Jueves, 05 de marzo de 2026 a las 21:17

Por José Luis Zampa

El sueldo equivale al sustento vital de un trabajador y su familia. Desde la revolución industrial, constituye la contraprestación en dinero que una persona recibe a cambio de su fuerza laboral, entregada al empleador bajo la forma del más escaso, valioso e irremplazable de los recursos: el tiempo.

Hasta hace poco, la Argentina era un país que protegía el tiempo de los trabajadores mediante la jornada de ocho horas, el descanso dominical, las vacaciones de consuno con el receso escolar y una remuneración surgida de negociaciones paritarias donde los sindicatos ejercían una fuerza representativa parangonable con el poder fáctico de la patronal.

Pero todos esos beneficios implosionaron en nombre de una reforma laboral que ubicó al empleado y al empleador en un plano de equivalencia teórica, imposible de materializar. Salvo excepciones como la observada en Corrientes, donde el Gobierno provincial mantiene la sana costumbre del diálogo con los gremios docentes y toma decisiones en consecuencia.

En ese contexto, fue anunciado por el ministro Marcelo Rivas Piasentini un incremento del 6 por ciento. La cifra no satisfizo a muchos, pero representó un sinceramiento oficial respecto de las dificultades financieras que enfrenta la Provincia como consecuencia de la reducción experimentada por la masa coparticipable, consecuencia directa de la caída el consumo.

Es un aumento menos generoso que los otorgados en años anteriores, pero es un aumento posible y sostenible a lo largo del ejercicio fiscal, lo que no es para desdeñar sino todo lo contrario.
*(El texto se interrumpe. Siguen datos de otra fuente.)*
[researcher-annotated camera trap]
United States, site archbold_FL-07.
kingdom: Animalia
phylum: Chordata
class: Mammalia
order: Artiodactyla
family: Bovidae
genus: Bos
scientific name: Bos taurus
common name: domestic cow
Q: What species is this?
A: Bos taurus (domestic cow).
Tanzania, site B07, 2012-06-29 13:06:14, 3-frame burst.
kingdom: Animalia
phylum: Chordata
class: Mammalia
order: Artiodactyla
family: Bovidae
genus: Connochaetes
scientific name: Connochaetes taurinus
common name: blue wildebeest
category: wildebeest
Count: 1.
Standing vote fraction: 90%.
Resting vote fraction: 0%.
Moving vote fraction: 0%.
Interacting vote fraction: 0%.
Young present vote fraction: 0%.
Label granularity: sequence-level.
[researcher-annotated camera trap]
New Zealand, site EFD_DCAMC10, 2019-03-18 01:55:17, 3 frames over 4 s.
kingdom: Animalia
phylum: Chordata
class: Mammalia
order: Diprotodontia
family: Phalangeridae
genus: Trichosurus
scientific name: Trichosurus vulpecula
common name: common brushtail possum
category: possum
En especial porque la propuesta fue presentada junto con la admisión institucional de los apremios económicos que afectan al universo de estatales correntinos.

No se trata de conformismos, pero sí de mantener abiertas las instancias de concertación para continuar negociando con una cabeza gubernativa que podrá mostrar coincidencias generales con la administración nacional en lo que respecta al equilibrio fiscal y al mandato de no gastar más de lo que se recauda, pero que no practica la crueldad mileista para con los trabajadores públicos.

La masa de agentes estatales de Corrientes podrá enfrentar la estrechez de un tiempo dominado por las políticas especulativas que priorizan los intereses concentrados, pero cuenta con un reaseguro provincial que no los deja caer a la base de la pirámide distributiva.

Dicho de otro modo, la gestión local se cuidó de no reproducir en el pago chico el clima de orfandad promovido por el presidente Javier Milei en pos de una finalidad que el propio mandatario anunció antes de ser votado, en 2023: desmotivar a los agentes públicos, pisar sus sueldos, mantenerlos por debajo de la línea de pobreza, desgastarlos moralmente y, finalmente, inducirlos a buscar una salida en el sector privado, donde cunden la informalidad, la autoexplotación y el sobreempleo.

Como si fuera una pandemia recesiva, en el orden nacional rige esa nueva normalidad. Allí el Gobierno Nacional suprime el incentivo docente, desfinancia a la educación, lima el presupuesto universitario y busca controlar la inflación por medio de una ola importadora que mata la industria nacional a la vez que achata los salarios para que la gente compre menos. Y si el consumidor compra menos, los precios bajan producto de un artificio llamado deflación. 

Así las cosas, estamos siendo testigos de la evaporación de los principios de dignidad humana surgidos con el contrato social de Rousseau, según el cual los ciudadanos ceden parte de su libertad a un Estado cuyo gobierno, legitimado por el apoyo de las mayorías, toma decisiones en función de la voluntad general.

Ese pacto de convivencia comenzó a quebrarse con las ideas ultraliberales que buscan reducir costos laborales sin apelar a los medios tecnológicos o a la creatividad relacional. Simplemente, se limitan a la mutilación de derechos para hacer tabula rasa con la promesa de un nuevo país en el que cada uno ganará lo que deba, según sus habilidades, sus talentos y sus aptitudes, sin contemplar el punto de partida que diferencia al nacido en una villa del nacido en un country.

El modelo olvida la enseñanza inmemorial de que nadie se salva solo, un principio que, al menos en Corrientes, se mantiene vigente y se pone en práctica cada vez que la cadena de pagos se activa con los sueldos acreditados desde el día 25. Y eso no es poco.